En trois ans, la situation des groupes s’est radicalement inversée et leur percée en France est une réalité très présente. Faut-il sauter le pas ou s’en méfier ? « La situation des établissements vétérinaires évolue et différents acteurs se positionnent sur ce marché qui exprime de nouveaux besoins. Je peux comprendre que notre croissance crispe certains observateurs. À titre personnel, je reste ouvert à l’échange et au dialogue avec ces personnes », répond Steve Rosengarten.
Une fusion bien ressentie
Brice Guiader, aujourd’hui co-directeur des cliniques Santoria, Le Havre, a intégré VetOne début 2018. Un choix délibéré et dicté par le bon sens. « L’état d’esprit qui m’animait correspondait à celui de Steve Rosengarten." Trois ans plus tard, il ne regrette rien. « VetOne a redonné au niveau de l’équipe un élan qu’on n’avait plus, nous a permis de gérer des opportunités d’acquisition de plusieurs cliniques, de développer les compétences et l’autonomie des ASV, et cela en conservant localement notre autonomie, notre pouvoir décisionnaire sur les revalorisations de salaires de nos collaborateurs, les choix des formations, etc. J’ai l’impression que ce sera la même chose et que l’on va rester exactement sur les mêmes valeurs avec le groupe consolidé VetOne/IVC Evidensia. Sauf que sa force de frappe sera beaucoup plus puissante sur la formation, l’investissement en termes de matériel, l’obtention de tarifs intéressants, etc. »
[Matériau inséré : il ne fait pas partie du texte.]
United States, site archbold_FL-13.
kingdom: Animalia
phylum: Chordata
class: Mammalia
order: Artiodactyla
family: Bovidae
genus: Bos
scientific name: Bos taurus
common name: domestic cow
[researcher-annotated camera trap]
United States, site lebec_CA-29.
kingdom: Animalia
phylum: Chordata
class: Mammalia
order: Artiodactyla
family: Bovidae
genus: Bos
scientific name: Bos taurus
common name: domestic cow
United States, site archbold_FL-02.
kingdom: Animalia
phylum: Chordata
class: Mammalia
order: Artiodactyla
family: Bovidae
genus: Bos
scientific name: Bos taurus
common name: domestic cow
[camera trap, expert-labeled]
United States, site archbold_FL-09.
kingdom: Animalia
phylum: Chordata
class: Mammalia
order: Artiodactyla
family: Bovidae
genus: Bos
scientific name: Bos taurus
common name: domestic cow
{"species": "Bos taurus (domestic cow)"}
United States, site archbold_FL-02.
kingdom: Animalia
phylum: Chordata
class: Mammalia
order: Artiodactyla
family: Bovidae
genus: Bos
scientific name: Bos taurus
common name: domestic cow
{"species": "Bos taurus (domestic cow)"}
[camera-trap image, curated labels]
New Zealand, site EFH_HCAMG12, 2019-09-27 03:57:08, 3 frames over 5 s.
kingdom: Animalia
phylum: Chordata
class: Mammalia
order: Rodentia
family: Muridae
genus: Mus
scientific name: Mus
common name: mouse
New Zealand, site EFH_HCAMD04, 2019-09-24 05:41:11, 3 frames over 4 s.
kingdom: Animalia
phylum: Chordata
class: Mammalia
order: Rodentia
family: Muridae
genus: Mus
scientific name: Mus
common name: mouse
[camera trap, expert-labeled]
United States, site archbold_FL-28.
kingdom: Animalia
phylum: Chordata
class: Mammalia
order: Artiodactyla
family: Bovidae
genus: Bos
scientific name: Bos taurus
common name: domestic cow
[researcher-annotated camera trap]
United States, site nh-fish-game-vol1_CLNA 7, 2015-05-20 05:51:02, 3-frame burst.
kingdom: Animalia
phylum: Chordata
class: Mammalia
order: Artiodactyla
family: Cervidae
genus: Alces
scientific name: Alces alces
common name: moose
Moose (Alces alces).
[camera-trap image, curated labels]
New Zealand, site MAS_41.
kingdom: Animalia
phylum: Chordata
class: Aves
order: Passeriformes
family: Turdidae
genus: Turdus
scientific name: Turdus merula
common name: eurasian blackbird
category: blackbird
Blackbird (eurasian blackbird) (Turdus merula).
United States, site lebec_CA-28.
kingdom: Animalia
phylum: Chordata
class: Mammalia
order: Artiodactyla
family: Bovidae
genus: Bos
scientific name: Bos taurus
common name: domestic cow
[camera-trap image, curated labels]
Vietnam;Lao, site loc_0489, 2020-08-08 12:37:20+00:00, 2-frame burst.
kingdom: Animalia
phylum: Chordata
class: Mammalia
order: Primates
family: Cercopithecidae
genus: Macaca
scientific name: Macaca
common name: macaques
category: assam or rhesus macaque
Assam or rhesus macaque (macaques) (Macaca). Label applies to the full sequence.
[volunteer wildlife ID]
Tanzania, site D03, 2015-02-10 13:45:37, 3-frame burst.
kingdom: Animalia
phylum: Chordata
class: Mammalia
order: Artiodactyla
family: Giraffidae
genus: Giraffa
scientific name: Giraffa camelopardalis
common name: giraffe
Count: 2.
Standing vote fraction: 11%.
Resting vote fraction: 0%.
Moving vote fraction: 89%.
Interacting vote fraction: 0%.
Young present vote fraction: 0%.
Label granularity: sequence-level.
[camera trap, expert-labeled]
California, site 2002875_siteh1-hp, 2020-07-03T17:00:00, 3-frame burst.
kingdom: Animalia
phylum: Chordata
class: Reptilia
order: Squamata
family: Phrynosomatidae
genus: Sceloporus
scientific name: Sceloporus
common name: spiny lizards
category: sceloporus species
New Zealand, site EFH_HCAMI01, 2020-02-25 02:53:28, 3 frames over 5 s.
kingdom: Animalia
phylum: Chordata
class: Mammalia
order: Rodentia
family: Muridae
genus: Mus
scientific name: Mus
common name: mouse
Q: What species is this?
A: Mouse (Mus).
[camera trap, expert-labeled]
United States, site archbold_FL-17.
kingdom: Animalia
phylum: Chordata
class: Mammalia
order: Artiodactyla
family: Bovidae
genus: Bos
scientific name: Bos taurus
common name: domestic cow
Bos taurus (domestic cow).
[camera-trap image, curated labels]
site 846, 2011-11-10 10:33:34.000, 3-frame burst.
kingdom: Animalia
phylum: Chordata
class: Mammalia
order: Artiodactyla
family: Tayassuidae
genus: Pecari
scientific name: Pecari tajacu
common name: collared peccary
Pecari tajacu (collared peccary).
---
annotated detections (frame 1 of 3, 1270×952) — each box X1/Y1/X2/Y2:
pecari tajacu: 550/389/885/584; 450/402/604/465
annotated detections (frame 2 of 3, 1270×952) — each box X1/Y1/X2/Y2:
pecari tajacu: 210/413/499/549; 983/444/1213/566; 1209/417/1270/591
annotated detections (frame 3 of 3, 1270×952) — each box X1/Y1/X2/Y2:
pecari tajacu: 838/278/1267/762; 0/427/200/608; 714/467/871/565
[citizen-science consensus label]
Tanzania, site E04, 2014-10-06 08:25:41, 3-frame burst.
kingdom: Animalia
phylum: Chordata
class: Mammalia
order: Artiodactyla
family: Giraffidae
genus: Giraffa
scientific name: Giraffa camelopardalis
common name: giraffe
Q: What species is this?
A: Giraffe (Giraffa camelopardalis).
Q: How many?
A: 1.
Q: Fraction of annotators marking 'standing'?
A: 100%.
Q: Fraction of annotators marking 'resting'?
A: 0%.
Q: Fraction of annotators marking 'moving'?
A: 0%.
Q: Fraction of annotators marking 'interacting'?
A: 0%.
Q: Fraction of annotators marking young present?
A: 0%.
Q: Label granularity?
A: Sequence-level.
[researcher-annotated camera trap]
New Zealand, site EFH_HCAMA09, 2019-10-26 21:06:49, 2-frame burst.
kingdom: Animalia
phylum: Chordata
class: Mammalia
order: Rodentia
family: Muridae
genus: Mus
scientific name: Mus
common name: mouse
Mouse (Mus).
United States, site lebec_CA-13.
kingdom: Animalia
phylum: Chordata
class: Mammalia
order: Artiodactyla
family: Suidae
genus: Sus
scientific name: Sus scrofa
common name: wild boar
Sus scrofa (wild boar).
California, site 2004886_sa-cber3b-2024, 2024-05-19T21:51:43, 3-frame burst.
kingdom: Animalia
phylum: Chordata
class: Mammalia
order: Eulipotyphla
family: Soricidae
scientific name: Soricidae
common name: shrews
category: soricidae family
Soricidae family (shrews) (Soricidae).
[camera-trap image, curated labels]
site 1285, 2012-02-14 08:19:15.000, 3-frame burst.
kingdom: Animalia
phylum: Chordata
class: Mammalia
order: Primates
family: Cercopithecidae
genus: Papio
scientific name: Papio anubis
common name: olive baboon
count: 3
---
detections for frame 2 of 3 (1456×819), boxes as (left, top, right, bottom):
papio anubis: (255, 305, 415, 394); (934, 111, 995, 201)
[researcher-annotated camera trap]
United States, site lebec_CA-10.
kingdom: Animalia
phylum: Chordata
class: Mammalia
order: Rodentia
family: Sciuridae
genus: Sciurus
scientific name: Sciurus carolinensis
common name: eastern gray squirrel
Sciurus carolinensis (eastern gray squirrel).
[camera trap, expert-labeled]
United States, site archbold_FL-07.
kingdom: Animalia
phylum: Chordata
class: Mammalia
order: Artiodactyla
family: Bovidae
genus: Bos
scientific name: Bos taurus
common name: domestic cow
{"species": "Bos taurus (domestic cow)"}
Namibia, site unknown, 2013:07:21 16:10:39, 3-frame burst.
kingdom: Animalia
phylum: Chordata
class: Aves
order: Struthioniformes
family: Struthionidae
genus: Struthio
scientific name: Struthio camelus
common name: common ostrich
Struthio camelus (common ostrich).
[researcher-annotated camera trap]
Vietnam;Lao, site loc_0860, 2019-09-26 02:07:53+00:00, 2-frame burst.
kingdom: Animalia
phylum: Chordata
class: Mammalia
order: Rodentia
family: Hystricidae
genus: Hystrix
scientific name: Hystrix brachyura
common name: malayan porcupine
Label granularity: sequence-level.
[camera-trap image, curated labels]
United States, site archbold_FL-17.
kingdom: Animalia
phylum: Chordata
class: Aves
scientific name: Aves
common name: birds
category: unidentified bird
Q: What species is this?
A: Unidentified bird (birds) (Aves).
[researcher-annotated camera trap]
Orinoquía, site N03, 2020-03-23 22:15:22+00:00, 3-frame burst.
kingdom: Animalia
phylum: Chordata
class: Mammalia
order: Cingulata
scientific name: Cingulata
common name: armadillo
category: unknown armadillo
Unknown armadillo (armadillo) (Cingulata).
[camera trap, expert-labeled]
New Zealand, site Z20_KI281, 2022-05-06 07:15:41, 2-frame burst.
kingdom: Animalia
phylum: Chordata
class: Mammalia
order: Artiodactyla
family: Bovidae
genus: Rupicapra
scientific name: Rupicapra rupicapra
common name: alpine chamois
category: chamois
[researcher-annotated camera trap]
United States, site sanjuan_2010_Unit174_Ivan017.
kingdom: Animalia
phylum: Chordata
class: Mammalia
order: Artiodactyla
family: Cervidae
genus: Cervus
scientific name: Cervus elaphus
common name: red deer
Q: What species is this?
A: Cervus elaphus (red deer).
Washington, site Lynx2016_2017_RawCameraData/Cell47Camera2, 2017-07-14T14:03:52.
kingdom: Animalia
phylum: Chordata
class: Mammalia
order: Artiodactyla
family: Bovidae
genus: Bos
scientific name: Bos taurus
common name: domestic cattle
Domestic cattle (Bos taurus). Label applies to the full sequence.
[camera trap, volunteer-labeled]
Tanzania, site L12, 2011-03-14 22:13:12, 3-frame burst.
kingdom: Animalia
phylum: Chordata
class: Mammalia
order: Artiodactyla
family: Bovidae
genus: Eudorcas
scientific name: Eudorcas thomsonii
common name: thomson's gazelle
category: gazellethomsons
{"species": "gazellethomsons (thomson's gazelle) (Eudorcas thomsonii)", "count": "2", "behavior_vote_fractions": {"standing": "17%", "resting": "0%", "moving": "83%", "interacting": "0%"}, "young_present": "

Pour ce vétérinaire, rejoindre un réseau est inéluctable du fait aussi de la sociologie de la profession. « Les jeunes vétérinaires n’ont pas le même logiciel que leurs aînés : ils préfèrent le salariat, ne veulent pas s’associer ou créer de clinique. » Même si son choix a été guidé par l’humain, il souligne l’opportunité patrimoniale du moment : « Dans une phase de début de constitution de groupe, il est évident que les cliniques se vendent plus cher. » Toutefois, « il faut être vigilant sur le choix du réseau car tous ne se valent pas », conclut-il.